Instacart itself earns revenue through delivery fees, service fees, membership fees for Instacart Express (which provides unlimited free one-hour delivery), and marked-up prices on goods from certain retailers. And the workers who do the shopping earn a by-the-hour wage, and often a tip.
Platforms and the sharing economy
The rise of platforms and the rise of the sharing economy – in which people can access goods and services for short-term rentals – are inextricably linked. These days it’s possible to rent anything from a car, bike or scooter to a whole house for a short period of time, and there are many platform businesses out there, such as Airbnb, who promise to facilitate these exchanges.
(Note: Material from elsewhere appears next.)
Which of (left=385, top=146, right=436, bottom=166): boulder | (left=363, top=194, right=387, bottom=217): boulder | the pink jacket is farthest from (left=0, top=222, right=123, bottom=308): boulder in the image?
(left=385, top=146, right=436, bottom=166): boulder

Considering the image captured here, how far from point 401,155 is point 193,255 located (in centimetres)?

Take Zipcar as an example. The company gives more than one million members access to over 12,000 vehicles in around 500 towns and cities across the world. Members can access a car (or van) on demand, from around $7 an hour (depending on location), and gain easy access by simply tapping their app-based digital key against a reader located on the car.
It’s not just Western economies that are embracing the sharing economy; in fact, it’s particularly popular in China, where 94 percent of people are willing to embrace shared goods and services.
But we’re not a platform business…
Even if your business is a traditional linear business, with a typical inventory and supply chain, it’s worth paying attention to this trend. Certainly, all businesses should consider how the platform business model could improve – or potentially threaten – your business. For instance, there may be an opportunity to pivot to a platform model, or introduce a new business built around a value-adding platform.
Scratch the surface and you’ll find many traditional businesses are embracing the platform business model. The Zipcar example I mentioned? The company is owned by car rental firm Avis Budget Group, which goes to show how existing organizations can successfully add a platform business to their revenue stream.